Phoenix, FAA propose plan to address rerouting of Sky Harbor flight paths

The FAA will consider and develop new flight path routes after neighbors and the city of Phoenix sued the FAA for changing its original flight path without notification.

PHOENIX - The City of Phoenix and the FAA proposed a plan to resolve noise concerns resulting from the rerouting of flight paths at Sky Harbor.  

The groups filed a joint petition Thursday to move forward months after the U.S. Court of Appeals for the District of Columbia Circuit ruled in favor of lawsuits filed against the FAA over the September 2014 flight path changes.

PREVIOUSLY: Court ruling overturns FAA rerouting of Sky Harbor flight paths

In its ruling, the court said the FAA found that there was a possibility for controversy resulting from the changes, but "did not notify local citizens and community leaders ... much less allow citizens and leaders to weigh in" as the FAA was "obligated to."

The FAA, according to a release, had concerns that complying with the ruling would increase delays at Sky Harbor while changes were made. The groups reached an agreement that would "mitigate noise," without concern for increased delays.

The plan has two steps, according to a release from the city.

Step one

The FAA, with support from the City, would engage in community outreach while creating temporary departure procedures to the west, approximating the pre-2014 routes. These procedures are planned to be used starting in April 2018.

Step two

The FAA would develop new satellite-based procedures for the westbound departures and consider routes that approximate the pre- September 2014 routes near the airport. The FAA would also consider feedback on procedures throughout the Phoenix area. The FAA would engage in community outreach while developing these procedures.
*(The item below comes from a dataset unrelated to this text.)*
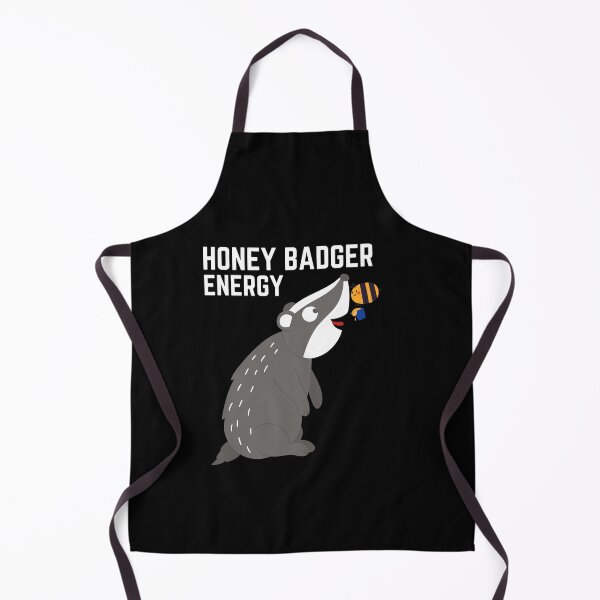 Item preview, Honey Badger Energy designed and sold by Aminesnip.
The Court must approve the petition. If it does, according to the City of Phoenix, the first community meeting is anticipated to take place in February of 2018.

“This agreement will make sure that those most impacted by noise as a result of the 2014 changes will get quicker relief," Phoenix Mayor Greg Stanton said. "It also means that in considering future changes, the FAA will abide by the law and follow the public process that our residents deserve.”